Секта моралистов умерла естественной смертью: она кончила свое существование, подобно тем атеистам, которые в момент кончины начинают веровать в Бога. Когда эта секта поняла, что все для нее пропало безвозвратно, она стала исповедовать то, что отвергала на протяжении 2300 лет. Она признала, что мудрость прекрасно уживается с доходом в 100 тыс. экю, как это мы видим в поэме «Человек полей»; при всей своей мудрости он живет в великолепном дворце, имеет свору собак, экипажи, играет в карты и устраивает пиры, где пробки взлетают в потолок во славу добродетели. Вне всякого сомнения, мудрость этого рода может иметь прозелитов, как я и поясню в третьей части, когда буду говорить о франкмасонстве.
Впрочем, писатели слишком поздно стараются придать морали оттенок разумности: это – помощь капитулировавшим. Заявляя в последний час своего существования, что, живя во дворце, можно быть более мудрым, чем странствуя в лохмотьях, эта наука свидетельствует лишь о своем бессилии вести нас к счастью и мудрости. Мы можем достигнуть их лишь под крылом политики и теологии. Только эти две науки добывают для своих любимцев дворцы, а став под знамена морали, не добудешь себе и клочка земли.
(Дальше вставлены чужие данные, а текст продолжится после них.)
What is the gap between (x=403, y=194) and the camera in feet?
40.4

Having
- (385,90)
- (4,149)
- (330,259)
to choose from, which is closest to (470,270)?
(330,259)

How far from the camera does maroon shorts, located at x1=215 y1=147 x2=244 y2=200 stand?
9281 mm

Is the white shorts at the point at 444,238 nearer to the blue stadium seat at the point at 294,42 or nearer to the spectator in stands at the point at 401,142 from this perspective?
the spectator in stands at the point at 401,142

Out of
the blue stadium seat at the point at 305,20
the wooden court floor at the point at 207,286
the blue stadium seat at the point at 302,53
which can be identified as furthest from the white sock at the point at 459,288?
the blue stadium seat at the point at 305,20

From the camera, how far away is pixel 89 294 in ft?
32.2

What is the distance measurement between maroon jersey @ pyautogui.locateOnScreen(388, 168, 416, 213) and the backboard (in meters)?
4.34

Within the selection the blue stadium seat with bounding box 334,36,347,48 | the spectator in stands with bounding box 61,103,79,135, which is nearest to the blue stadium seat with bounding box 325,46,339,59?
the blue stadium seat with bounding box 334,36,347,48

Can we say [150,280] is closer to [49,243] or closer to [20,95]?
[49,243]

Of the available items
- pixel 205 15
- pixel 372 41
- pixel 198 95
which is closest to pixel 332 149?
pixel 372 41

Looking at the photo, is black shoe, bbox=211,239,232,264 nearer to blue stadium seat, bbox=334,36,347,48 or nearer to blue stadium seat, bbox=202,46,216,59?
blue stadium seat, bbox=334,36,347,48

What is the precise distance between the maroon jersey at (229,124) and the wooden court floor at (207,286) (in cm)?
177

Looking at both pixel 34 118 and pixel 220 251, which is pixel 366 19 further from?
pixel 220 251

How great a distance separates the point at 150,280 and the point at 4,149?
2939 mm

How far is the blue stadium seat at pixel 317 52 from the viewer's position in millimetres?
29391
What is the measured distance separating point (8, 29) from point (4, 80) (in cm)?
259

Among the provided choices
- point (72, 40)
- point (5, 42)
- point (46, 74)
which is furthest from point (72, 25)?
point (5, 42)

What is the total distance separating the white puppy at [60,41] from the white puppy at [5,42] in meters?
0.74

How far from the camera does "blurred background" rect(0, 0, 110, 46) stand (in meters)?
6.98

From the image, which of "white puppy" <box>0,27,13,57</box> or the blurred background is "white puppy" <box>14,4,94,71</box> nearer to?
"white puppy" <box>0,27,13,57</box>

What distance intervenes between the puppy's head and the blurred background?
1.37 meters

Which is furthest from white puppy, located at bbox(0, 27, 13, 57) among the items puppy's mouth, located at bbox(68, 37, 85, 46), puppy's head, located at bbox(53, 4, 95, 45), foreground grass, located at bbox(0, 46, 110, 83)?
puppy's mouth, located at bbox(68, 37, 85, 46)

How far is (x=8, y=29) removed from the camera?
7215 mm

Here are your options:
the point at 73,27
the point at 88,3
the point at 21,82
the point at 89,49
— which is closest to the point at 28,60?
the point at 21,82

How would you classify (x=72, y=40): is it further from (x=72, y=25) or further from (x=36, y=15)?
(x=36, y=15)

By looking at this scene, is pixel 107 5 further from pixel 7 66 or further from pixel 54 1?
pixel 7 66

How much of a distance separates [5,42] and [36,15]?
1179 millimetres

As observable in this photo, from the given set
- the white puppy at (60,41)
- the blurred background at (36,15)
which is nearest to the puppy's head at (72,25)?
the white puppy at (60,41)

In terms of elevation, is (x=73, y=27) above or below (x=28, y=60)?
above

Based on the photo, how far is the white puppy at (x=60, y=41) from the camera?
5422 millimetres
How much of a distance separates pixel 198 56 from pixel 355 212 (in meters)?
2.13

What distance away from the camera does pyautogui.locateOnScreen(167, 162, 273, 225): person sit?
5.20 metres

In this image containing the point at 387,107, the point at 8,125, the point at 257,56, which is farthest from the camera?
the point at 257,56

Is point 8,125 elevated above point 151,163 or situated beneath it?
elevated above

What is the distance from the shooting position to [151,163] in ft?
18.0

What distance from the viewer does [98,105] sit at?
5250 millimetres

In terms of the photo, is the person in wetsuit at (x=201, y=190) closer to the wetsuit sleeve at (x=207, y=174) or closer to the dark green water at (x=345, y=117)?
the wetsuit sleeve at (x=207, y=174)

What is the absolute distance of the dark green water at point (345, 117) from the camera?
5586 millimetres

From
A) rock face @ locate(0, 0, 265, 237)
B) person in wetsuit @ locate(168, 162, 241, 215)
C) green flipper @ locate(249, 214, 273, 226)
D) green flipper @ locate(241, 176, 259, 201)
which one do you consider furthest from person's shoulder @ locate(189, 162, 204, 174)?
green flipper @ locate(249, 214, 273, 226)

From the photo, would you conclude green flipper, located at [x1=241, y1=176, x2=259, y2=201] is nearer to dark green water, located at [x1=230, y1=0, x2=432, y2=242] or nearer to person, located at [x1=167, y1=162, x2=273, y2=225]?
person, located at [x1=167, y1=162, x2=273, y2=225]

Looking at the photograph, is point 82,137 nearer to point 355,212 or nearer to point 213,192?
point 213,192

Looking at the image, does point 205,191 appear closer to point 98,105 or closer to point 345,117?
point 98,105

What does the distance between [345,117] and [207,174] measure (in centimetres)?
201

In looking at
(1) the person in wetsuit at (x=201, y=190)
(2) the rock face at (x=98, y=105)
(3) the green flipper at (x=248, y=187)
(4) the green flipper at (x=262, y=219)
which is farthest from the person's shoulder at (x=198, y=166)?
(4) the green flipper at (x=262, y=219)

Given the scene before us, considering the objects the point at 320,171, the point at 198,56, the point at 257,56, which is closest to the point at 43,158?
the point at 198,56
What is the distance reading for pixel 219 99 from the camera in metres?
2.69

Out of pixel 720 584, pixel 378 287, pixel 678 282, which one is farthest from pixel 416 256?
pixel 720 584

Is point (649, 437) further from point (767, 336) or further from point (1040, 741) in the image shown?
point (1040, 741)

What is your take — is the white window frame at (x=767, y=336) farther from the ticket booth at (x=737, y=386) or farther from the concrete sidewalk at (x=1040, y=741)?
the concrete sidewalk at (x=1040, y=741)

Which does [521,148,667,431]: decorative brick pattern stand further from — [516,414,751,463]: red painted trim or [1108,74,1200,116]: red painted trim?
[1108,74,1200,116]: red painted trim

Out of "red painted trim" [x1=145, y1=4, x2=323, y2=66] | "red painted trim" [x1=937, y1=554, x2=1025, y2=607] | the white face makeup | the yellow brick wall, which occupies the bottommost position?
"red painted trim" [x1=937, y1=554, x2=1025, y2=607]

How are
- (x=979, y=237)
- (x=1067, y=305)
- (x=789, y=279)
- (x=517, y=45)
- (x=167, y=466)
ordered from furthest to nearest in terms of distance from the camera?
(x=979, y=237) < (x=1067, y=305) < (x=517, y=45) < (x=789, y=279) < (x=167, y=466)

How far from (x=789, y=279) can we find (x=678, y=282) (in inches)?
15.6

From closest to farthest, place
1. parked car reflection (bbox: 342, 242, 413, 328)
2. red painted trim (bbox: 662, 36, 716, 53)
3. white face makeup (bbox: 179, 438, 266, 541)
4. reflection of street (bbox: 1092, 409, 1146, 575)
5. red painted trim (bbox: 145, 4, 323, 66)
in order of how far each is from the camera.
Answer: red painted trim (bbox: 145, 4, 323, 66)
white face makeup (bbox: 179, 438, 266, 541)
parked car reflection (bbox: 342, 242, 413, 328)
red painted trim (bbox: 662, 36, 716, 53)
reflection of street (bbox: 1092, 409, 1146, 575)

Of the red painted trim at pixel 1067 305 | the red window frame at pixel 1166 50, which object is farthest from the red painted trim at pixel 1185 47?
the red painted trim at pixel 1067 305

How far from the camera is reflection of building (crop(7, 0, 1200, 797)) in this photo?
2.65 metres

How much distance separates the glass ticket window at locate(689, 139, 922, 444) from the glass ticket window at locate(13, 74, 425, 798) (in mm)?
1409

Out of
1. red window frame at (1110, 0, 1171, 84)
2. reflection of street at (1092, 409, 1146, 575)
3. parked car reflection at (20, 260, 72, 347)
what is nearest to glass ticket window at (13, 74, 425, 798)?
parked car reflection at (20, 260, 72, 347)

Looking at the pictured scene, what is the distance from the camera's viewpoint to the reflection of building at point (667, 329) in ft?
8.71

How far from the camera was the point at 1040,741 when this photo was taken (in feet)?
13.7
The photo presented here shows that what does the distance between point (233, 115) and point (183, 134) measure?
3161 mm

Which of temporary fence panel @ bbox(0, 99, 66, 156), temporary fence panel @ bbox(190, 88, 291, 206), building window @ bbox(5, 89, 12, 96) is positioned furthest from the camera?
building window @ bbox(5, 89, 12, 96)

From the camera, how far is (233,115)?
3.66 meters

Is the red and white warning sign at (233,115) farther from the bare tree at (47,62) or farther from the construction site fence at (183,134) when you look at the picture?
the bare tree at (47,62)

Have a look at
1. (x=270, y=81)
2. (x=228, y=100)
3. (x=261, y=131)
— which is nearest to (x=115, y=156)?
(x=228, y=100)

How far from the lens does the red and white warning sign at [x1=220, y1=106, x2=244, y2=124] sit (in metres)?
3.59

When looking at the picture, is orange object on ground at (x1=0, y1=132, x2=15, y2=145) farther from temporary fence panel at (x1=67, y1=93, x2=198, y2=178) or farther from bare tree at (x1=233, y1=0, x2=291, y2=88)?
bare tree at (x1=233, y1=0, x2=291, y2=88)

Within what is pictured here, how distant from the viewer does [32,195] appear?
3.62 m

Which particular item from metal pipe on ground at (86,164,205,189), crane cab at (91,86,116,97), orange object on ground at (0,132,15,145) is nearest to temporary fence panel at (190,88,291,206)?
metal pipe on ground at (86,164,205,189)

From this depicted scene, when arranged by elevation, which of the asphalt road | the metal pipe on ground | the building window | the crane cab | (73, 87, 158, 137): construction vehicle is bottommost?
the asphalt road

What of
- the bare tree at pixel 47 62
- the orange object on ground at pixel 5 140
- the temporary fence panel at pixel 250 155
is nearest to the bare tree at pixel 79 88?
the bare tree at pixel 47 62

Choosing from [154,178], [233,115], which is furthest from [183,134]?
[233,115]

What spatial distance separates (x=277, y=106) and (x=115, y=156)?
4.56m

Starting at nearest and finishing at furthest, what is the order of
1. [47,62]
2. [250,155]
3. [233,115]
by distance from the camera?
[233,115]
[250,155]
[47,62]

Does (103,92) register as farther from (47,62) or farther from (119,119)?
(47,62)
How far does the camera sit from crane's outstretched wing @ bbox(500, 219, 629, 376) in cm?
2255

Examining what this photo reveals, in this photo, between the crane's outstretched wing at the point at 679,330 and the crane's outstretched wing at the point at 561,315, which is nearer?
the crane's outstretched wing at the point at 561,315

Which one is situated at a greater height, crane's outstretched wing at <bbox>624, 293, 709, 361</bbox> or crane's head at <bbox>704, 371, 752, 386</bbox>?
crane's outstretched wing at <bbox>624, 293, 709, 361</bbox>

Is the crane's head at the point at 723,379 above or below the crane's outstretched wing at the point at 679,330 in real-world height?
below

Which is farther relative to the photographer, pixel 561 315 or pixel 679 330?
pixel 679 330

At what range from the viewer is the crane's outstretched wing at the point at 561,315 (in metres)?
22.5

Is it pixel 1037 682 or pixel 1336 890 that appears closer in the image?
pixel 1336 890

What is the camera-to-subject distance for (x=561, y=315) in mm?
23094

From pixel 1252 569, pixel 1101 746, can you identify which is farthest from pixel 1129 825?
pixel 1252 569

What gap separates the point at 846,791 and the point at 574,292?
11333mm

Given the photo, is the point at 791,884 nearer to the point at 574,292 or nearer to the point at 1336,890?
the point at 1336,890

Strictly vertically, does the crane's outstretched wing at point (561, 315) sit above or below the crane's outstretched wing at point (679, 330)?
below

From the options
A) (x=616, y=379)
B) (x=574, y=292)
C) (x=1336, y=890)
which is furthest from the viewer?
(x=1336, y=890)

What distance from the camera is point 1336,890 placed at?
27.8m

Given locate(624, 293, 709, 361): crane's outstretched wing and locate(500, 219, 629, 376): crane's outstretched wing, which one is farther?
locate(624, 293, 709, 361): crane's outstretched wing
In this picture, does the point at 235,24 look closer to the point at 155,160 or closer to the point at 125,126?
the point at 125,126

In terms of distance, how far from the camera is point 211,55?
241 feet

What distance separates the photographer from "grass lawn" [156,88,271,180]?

Как жалкие остатки разгромленной армии образуют партизанские отряды, опустошающие некоторое время страну, так и остатки моральной секты складываются в какие-то партии, беспорядочно, бессистемно бредущие наугад. Охваченные паникой, они, подобно утопающим, хватаются за соломинку – за метафизику, за блага, сулимые торговлей, за любое новшество. Эти литературные бродяги громят большую дорогу науки, стараясь втиснуться всюду, где их услуги никому не нужны. Они обивают пороги, ища приюта для своей опальной науки; люди сострадательные внемлют их бормотаниям о морали, как внемлют отдаленным раскатам грома, после того как пронеслась буря. От них отмахиваются, как от надоедливых мух; их царству безвозвратно наступил конец.
Нет той низости, на которую они не пошли, чтобы завоевать благосклонность у страстей, которые они порочили на протяжении стольких веков. Я приведу по этому поводу чужие слова, чтобы меня не обвинили в уничижении науки, которую постигло несчастье. «Она себя старательно очеловечила; милая, снисходительная, она уже рекомендует вам не бороться, но уступать. Искусство удовлетворять и подогревать страсти, оживлять их, когда они блекнут, подменять их изощренными вкусами, когда они вовсе угасают, – таков главный предмет ее наставлений» («Gazette de France» от 17 января 1808 г.).
Так вернулись они к здравому смыслу, впав в немилость; они подобны свергнутым принцам, слишком поздно признавшим, что они не умели царствовать. Но допустим, что цивилизация может существовать и в дальнейшем; мыслимо ли, чтобы престиж экономистов, заступивших место секты моралистов, упрочился в общественном мнении? Отнюдь нет. Эфемерные науки ниспровергают одна другую, подобно революционным партиям. В третьей части я покажу, что политическая экономия близка к банкротству и что крушение моралистов подготовило крушение их соперников. К этим литературным партиям применимо изречение Дантона, который, взойдя на эшафот, и будучи уже перевязан ремнем, сказал палачу: «Побереги другой ремень для Робеспьера; вскоре за мною придет его черед». Так и моралисты могут сказать своему палачу, сказать общественному мнению, которое ведет их на заклание: поберегите другой ремень для экономистов; их очередь придет вскоре за нами.